(Data in this exercise begins)
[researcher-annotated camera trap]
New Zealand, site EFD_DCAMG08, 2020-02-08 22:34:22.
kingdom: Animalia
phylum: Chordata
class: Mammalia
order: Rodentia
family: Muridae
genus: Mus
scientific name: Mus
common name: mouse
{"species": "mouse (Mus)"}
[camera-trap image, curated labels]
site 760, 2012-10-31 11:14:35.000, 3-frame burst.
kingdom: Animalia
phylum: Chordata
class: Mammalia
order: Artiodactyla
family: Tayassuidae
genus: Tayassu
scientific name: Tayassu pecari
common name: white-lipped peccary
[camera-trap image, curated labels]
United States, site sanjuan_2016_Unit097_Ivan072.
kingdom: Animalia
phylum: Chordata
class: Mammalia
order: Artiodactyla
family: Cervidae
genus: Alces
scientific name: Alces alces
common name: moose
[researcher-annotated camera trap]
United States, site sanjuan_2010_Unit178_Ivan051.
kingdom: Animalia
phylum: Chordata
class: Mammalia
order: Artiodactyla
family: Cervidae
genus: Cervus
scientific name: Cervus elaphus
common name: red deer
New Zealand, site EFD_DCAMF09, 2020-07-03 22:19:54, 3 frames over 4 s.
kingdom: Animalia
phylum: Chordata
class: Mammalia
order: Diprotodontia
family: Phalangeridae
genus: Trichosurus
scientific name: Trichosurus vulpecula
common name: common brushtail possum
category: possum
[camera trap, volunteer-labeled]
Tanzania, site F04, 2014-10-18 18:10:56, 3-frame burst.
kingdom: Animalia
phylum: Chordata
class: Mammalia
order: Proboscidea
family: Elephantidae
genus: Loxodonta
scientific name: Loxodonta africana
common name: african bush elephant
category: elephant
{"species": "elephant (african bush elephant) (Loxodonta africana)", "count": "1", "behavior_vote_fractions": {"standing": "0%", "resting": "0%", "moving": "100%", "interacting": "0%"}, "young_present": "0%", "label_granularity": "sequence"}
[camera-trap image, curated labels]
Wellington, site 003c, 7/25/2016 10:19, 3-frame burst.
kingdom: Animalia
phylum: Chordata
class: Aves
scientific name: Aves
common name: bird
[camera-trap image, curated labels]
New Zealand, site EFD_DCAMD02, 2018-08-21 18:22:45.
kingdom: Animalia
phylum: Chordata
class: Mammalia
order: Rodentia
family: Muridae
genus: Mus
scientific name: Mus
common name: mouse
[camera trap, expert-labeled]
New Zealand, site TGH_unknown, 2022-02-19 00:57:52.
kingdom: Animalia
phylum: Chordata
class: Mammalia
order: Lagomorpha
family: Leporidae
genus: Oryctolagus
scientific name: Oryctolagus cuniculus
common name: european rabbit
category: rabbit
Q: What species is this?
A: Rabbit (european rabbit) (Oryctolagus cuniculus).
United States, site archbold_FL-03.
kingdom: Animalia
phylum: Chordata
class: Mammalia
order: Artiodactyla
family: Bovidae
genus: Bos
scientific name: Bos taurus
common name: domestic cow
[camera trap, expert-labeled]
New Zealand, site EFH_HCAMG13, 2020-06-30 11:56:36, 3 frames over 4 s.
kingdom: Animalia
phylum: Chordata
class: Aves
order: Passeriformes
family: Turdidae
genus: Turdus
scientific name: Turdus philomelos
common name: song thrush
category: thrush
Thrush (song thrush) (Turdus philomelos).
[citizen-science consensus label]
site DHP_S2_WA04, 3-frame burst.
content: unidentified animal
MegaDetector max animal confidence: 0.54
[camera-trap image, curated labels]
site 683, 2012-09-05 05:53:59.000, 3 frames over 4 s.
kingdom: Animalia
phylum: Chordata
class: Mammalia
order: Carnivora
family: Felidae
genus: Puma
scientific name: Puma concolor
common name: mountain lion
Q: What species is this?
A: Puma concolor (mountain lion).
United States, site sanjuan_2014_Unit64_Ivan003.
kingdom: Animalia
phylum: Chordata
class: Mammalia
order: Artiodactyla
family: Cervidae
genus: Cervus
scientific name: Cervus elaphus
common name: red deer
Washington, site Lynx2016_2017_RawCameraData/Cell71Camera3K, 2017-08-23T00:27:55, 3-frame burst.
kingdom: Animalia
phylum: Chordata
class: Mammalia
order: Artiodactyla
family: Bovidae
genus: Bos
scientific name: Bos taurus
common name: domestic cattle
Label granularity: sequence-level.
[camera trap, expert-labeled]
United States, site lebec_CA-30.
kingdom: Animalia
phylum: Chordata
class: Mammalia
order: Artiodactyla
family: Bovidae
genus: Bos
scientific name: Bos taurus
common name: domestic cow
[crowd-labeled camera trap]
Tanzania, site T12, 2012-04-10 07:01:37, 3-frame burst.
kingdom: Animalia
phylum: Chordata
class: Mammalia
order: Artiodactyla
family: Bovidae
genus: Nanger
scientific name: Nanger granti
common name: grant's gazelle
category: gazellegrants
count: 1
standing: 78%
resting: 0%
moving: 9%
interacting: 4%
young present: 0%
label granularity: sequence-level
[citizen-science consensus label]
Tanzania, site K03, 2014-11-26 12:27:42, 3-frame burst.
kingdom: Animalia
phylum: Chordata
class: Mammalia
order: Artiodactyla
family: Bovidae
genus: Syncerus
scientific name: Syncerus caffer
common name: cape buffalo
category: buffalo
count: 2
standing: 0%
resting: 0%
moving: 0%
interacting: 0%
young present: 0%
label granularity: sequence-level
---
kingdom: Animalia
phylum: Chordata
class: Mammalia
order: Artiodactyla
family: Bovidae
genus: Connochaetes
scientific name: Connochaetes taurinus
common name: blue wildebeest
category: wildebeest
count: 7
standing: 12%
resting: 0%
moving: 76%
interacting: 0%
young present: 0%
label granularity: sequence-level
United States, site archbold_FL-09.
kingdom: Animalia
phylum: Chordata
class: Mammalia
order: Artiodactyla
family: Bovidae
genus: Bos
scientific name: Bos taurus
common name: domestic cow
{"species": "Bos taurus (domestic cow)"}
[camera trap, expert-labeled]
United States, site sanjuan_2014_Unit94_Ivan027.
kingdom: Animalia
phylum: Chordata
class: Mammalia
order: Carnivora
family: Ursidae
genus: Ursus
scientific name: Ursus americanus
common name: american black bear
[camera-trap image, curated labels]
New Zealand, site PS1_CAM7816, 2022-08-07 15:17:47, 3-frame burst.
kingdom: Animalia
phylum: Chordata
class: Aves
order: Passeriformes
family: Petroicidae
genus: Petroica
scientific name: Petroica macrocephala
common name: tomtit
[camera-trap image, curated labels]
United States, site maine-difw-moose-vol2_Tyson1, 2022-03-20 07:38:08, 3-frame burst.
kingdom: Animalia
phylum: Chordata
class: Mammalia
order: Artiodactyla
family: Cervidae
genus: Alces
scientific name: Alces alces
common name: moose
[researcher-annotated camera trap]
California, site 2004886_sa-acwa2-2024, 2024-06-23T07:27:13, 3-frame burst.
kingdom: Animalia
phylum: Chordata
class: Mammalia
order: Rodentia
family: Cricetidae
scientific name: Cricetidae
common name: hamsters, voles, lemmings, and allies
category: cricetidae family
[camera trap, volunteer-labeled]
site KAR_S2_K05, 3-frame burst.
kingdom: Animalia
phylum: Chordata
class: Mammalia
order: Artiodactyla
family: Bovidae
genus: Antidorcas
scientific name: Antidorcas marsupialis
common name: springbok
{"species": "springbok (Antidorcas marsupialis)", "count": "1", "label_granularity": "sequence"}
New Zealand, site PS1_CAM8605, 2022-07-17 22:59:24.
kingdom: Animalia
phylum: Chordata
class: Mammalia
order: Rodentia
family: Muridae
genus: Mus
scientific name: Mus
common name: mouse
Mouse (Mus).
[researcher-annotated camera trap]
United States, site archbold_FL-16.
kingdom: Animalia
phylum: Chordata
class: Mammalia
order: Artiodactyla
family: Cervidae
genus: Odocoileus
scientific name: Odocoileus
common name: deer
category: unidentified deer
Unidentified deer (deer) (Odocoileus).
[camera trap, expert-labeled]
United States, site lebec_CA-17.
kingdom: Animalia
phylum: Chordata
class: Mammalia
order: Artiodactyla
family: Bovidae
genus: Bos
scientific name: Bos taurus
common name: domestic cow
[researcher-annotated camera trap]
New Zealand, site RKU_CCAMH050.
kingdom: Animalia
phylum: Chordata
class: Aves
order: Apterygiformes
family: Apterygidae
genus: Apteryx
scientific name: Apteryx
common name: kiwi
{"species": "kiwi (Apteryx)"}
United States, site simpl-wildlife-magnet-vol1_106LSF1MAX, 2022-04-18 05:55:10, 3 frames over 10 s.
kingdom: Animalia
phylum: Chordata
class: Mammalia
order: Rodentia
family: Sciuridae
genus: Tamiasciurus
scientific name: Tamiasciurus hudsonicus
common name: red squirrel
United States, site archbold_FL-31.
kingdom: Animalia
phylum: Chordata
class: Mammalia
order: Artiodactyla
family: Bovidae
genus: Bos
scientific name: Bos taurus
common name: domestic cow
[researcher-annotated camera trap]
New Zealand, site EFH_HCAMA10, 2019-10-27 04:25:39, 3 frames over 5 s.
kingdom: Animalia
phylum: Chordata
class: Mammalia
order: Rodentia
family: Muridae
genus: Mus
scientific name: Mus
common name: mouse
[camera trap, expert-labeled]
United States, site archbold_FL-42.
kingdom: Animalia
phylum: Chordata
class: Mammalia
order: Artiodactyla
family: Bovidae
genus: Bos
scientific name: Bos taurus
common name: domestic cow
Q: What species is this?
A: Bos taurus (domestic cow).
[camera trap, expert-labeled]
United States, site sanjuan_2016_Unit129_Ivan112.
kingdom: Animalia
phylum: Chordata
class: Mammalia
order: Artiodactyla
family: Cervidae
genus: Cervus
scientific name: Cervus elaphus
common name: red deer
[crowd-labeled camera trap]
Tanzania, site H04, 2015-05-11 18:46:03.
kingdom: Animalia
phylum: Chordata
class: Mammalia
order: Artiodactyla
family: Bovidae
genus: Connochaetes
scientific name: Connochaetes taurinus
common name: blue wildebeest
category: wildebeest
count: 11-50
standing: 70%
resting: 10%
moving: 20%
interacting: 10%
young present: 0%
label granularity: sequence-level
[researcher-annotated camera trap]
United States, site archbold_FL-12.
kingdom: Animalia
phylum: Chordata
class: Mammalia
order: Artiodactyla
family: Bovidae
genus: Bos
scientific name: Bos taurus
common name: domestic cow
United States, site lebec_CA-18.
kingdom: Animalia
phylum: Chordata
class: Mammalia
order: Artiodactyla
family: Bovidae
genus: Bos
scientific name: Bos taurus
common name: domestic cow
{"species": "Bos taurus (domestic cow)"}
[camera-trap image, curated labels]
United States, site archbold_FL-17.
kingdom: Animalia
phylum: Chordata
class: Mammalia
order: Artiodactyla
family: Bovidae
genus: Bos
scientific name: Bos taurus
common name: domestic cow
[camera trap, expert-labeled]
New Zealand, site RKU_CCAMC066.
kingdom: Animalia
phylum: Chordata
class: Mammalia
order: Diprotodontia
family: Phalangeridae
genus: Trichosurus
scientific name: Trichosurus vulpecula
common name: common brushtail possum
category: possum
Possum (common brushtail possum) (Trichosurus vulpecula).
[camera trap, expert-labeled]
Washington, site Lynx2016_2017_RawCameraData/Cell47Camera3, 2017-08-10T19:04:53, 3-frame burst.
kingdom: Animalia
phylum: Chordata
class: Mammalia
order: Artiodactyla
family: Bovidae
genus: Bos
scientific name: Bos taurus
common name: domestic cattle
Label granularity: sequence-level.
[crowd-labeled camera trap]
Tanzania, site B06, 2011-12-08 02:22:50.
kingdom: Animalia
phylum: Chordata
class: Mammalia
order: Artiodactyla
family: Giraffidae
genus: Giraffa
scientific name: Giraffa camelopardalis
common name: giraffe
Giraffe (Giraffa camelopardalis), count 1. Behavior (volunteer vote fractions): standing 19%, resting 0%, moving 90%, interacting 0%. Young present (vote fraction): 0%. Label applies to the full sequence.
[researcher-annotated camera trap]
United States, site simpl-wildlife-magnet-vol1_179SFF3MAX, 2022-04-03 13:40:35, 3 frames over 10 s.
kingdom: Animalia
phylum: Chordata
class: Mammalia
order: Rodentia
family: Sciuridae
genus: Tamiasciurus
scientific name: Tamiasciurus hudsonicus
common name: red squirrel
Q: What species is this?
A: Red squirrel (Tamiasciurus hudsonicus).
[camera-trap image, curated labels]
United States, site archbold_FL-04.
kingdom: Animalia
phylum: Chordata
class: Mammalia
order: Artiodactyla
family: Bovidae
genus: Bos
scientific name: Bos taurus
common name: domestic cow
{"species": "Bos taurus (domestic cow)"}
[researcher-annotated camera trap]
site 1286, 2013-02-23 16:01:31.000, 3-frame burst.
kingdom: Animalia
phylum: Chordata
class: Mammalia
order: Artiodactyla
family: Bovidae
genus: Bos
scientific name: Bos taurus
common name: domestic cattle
(Data in this exercise ends)
**Task to carry out:**
In the entries above, the lines from the one bearing "New Zealand, site EFH_HCAMG13, 2020-06-30" up to and including the one bearing "genus: Puma" should be transcribed exactly; no other line is wanted.

**Output of the task:**
New Zealand, site EFH_HCAMG13, 2020-06-30 11:56:36, 3 frames over 4 s.
kingdom: Animalia
phylum: Chordata
class: Aves
order: Passeriformes
family: Turdidae
genus: Turdus
scientific name: Turdus philomelos
common name: song thrush
category: thrush
Thrush (song thrush) (Turdus philomelos).
[citizen-science consensus label]
site DHP_S2_WA04, 3-frame burst.
content: unidentified animal
MegaDetector max animal confidence: 0.54
[camera-trap image, curated labels]
site 683, 2012-09-05 05:53:59.000, 3 frames over 4 s.
kingdom: Animalia
phylum: Chordata
class: Mammalia
order: Carnivora
family: Felidae
genus: Puma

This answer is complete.